BEGIN

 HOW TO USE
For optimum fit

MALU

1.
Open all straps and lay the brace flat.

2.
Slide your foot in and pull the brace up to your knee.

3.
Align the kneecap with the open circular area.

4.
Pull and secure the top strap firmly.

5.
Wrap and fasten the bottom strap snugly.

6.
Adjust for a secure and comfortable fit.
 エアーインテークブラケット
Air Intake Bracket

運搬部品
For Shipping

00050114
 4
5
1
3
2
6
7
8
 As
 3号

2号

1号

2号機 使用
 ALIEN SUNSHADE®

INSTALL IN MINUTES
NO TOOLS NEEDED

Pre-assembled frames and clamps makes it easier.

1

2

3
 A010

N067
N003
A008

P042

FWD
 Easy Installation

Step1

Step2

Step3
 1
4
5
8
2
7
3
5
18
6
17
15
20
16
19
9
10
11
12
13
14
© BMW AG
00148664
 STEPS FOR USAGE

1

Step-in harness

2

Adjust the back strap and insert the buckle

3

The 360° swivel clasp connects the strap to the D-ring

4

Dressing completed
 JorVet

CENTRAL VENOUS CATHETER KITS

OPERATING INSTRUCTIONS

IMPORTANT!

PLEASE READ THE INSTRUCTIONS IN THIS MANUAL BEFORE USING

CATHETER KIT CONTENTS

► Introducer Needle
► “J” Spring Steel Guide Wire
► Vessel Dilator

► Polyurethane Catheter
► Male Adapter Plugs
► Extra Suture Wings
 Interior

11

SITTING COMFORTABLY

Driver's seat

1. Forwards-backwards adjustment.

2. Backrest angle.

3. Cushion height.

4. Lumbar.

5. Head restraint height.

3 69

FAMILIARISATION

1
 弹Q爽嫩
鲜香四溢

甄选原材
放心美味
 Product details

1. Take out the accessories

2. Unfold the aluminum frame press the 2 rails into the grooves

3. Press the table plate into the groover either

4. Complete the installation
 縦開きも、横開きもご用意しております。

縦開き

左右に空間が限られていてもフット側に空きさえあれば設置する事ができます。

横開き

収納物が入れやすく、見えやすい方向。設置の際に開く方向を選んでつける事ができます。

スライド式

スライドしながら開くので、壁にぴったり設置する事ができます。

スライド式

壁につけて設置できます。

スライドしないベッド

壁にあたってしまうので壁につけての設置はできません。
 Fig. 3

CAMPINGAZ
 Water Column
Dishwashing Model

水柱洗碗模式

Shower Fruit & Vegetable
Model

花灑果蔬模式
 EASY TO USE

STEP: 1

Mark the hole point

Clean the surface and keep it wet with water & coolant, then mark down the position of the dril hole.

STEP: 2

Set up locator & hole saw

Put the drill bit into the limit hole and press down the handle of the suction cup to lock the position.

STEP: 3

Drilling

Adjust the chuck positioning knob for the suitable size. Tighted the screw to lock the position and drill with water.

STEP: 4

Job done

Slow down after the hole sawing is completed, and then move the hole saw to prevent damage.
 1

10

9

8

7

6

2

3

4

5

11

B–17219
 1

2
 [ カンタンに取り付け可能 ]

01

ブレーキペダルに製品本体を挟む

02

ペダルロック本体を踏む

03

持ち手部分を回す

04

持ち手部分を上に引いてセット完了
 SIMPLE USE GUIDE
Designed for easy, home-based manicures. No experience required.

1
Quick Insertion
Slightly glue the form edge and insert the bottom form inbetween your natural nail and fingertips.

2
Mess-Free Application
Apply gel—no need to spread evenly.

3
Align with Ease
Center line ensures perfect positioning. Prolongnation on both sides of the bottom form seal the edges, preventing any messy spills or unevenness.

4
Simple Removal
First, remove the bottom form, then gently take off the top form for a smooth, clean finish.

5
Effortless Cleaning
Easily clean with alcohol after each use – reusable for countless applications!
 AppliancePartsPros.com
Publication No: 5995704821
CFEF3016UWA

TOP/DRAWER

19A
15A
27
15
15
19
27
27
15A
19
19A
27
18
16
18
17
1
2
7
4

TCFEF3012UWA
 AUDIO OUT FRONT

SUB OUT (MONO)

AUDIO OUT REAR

END

**What is being asked**.
Set the data down again in full, exactly as given.

**Reply**.
 HOW TO USE
For optimum fit

MALU

1.
Open all straps and lay the brace flat.

2.
Slide your foot in and pull the brace up to your knee.

3.
Align the kneecap with the open circular area.

4.
Pull and secure the top strap firmly.

5.
Wrap and fasten the bottom strap snugly.

6.
Adjust for a secure and comfortable fit.
 エアーインテークブラケット
Air Intake Bracket

運搬部品
For Shipping

00050114
 4
5
1
3
2
6
7
8
 As
 3号

2号

1号

2号機 使用
 ALIEN SUNSHADE®

INSTALL IN MINUTES
NO TOOLS NEEDED

Pre-assembled frames and clamps makes it easier.

1

2

3
 A010

N067
N003
A008

P042

FWD
 Easy Installation

Step1

Step2

Step3
 1
4
5
8
2
7
3
5
18
6
17
15
20
16
19
9
10
11
12
13
14
© BMW AG
00148664
 STEPS FOR USAGE

1

Step-in harness

2

Adjust the back strap and insert the buckle

3

The 360° swivel clasp connects the strap to the D-ring

4

Dressing completed
 JorVet

CENTRAL VENOUS CATHETER KITS

OPERATING INSTRUCTIONS

IMPORTANT!

PLEASE READ THE INSTRUCTIONS IN THIS MANUAL BEFORE USING

CATHETER KIT CONTENTS

► Introducer Needle
► “J” Spring Steel Guide Wire
► Vessel Dilator

► Polyurethane Catheter
► Male Adapter Plugs
► Extra Suture Wings
 Interior

11

SITTING COMFORTABLY

Driver's seat

1. Forwards-backwards adjustment.

2. Backrest angle.

3. Cushion height.

4. Lumbar.

5. Head restraint height.

3 69

FAMILIARISATION

1
 弹Q爽嫩
鲜香四溢

甄选原材
放心美味
 Product details

1. Take out the accessories

2. Unfold the aluminum frame press the 2 rails into the grooves

3. Press the table plate into the groover either

4. Complete the installation
 縦開きも、横開きもご用意しております。

縦開き

左右に空間が限られていてもフット側に空きさえあれば設置する事ができます。

横開き

収納物が入れやすく、見えやすい方向。設置の際に開く方向を選んでつける事ができます。

スライド式

スライドしながら開くので、壁にぴったり設置する事ができます。

スライド式

壁につけて設置できます。

スライドしないベッド

壁にあたってしまうので壁につけての設置はできません。
 Fig. 3

CAMPINGAZ
 Water Column
Dishwashing Model

水柱洗碗模式

Shower Fruit & Vegetable
Model

花灑果蔬模式
 EASY TO USE

STEP: 1

Mark the hole point

Clean the surface and keep it wet with water & coolant, then mark down the position of the dril hole.

STEP: 2

Set up locator & hole saw

Put the drill bit into the limit hole and press down the handle of the suction cup to lock the position.

STEP: 3

Drilling

Adjust the chuck positioning knob for the suitable size. Tighted the screw to lock the position and drill with water.

STEP: 4

Job done

Slow down after the hole sawing is completed, and then move the hole saw to prevent damage.
 1

10

9

8

7

6

2

3

4

5

11

B–17219
 1

2
 [ カンタンに取り付け可能 ]

01

ブレーキペダルに製品本体を挟む

02

ペダルロック本体を踏む

03

持ち手部分を回す

04

持ち手部分を上に引いてセット完了
 SIMPLE USE GUIDE
Designed for easy, home-based manicures. No experience required.

1
Quick Insertion
Slightly glue the form edge and insert the bottom form inbetween your natural nail and fingertips.

2
Mess-Free Application
Apply gel—no need to spread evenly.

3
Align with Ease
Center line ensures perfect positioning. Prolongnation on both sides of the bottom form seal the edges, preventing any messy spills or unevenness.

4
Simple Removal
First, remove the bottom form, then gently take off the top form for a smooth, clean finish.

5
Effortless Cleaning
Easily clean with alcohol after each use – reusable for countless applications!
 AppliancePartsPros.com
Publication No: 5995704821
CFEF3016UWA

TOP/DRAWER

19A
15A
27
15
15
19
27
27
15A
19
19A
27
18
16
18
17
1
2
7
4

TCFEF3012UWA
 AUDIO OUT FRONT

SUB OUT (MONO)

AUDIO OUT REAR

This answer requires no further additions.